Instance methods beat static methods

When both an instance method and a @staticmethod have the same name, a method-call expression picks the instance method (rule 5):

struct StaticOverload:
def __init__(out self):
pass

def foo(mut self):
print("instance method")

@staticmethod
def foo():
print("static method")

def main():
var a = StaticOverload()
a.foo() # instance method

To call the static method explicitly, use the type name:

StaticOverload.foo() # static method

Variadic candidates lose ties

A signature without *args beats a variadic signature when both match the call, because the variadic version costs one implicit conversion for the empty pack (rule 1) or, with values supplied, loses on rule 2:

def take(x: Int):
print("take(x: Int)")

def take(*xs: Int):
print("take(*xs: Int)")

def main():
take(1) # take(x: Int)
take(1, 2, 3) # take(*xs: Int): the only match.

Ambiguous calls

When two candidates are equally good, the call fails:

struct MyString:
@implicit
def __init__(out self, s: String):
pass

struct YourString:
@implicit
def __init__(out self, s: String):
pass

def foo(name: MyString):
print("MyString")

def foo(name: YourString):
print("YourString")

def main():
# Error because the call is ambiguous: both overloads need exactly
# one implicit conversion from `String`
foo("Hello")

Resolve ambiguity by casting at the call site:

def main():
foo(MyString("Hello")) # MyString
foo(YourString("Hello")) # YourString

Literals can trigger the same kind of ambiguity. An IntLiteral converts to both Int and Float64 at equal cost, so a call like take_param[1, 2]() against the two overloads below is ambiguous:

def take_param[a: Int, b: Int]():
pass

def take_param[a: Int, b: Float64]():
pass

def main():
# Error because `IntLiteral` converts to both `Int` and `Float64`
# at equal cost; the compiler can't pick a winner
take_param[1, 2]()

Resolve by binding one parameter to a literal type that only one overload accepts (for example, take_param[1, "hi"]() against a b: String overload), by adding a non-overlapping parameter, or by giving the overloads distinct names.

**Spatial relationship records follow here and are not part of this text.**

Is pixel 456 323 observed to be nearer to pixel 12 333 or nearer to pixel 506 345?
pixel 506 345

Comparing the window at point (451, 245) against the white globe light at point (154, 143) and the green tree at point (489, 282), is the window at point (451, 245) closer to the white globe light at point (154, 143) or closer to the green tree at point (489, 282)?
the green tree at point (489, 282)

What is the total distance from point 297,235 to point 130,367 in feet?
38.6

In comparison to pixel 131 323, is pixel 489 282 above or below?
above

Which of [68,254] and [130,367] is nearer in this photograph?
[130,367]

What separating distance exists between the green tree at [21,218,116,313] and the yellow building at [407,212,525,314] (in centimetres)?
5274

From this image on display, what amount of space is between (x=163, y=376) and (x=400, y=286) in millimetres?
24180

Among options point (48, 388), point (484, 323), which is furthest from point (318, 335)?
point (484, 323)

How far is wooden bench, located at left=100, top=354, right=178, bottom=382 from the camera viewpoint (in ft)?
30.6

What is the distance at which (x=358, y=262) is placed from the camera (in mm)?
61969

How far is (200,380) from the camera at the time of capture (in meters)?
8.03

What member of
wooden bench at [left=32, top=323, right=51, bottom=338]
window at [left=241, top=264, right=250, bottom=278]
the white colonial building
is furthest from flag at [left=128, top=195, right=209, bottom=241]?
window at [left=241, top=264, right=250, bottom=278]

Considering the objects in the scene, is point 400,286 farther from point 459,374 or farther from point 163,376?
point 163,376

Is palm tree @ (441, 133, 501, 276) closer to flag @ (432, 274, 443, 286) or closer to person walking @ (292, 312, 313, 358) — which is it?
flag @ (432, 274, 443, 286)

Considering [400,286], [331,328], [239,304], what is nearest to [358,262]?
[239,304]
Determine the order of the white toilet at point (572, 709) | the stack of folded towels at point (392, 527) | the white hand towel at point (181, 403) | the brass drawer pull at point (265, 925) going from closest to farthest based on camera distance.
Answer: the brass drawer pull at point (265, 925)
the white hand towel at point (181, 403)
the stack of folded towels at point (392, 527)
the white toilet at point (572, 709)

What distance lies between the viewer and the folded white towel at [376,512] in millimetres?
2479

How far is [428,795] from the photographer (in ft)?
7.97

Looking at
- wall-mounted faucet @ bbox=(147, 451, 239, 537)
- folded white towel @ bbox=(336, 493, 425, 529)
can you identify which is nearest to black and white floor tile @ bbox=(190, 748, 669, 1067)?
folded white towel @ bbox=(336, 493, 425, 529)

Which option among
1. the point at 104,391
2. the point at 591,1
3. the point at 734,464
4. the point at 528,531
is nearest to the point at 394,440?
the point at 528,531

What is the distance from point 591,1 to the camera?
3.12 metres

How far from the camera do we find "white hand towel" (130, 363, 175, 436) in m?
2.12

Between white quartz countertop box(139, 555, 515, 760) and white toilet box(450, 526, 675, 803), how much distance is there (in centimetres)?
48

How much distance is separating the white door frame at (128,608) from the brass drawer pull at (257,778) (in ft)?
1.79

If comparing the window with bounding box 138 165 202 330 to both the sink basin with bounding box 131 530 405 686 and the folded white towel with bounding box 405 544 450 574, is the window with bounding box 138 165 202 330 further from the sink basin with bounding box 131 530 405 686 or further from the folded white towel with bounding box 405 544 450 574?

Return types don't disambiguate

Two overloads that differ only in their return type are indistinguishable to overload resolution:

def parse(s: String) -> Int:
return 0

# Error because `parse` cannot overload on return type only;
# the differing return type doesn't form a new overload
def parse(s: String) -> Float64:
return 0.0

Use different argument types, an extra parameter, or a different function name instead.

raises doesn't disambiguate

Two functions that differ only in whether they raises have the same signature for overload-set purposes. The compiler rejects the second declaration:

def maybe_raise(x: Int) -> Int:
return x

# Error because `maybe_raise` already has this signature;
# `raises` isn't part of the signature for overload purposes
def maybe_raise(x: Int) raises -> Int:
raise Error("nope")

If both behaviors are needed, give them distinct names or make the raising version take a different argument shape.

Best practices

  • Use overloads when each version implements the same operation on a different shape of input. Don't overload to mean different things under the same name.
  • Don't rely on two @implicit constructors being reachable from the same source type. Cast at the call site or make one constructor non-@implicit.
  • Prefer overloading on argument type over overloading on convention. Convention-based overloads work, but they're easy to misread.
  • When an overload set should accept many types, write one parameterized function constrained with where instead of many near-duplicates. The compiler picks the concrete signature when both are present (rule 4).
  • Don't define a function with the same name as one you imported. The compiler rejects it. Import under an alias when you need both names.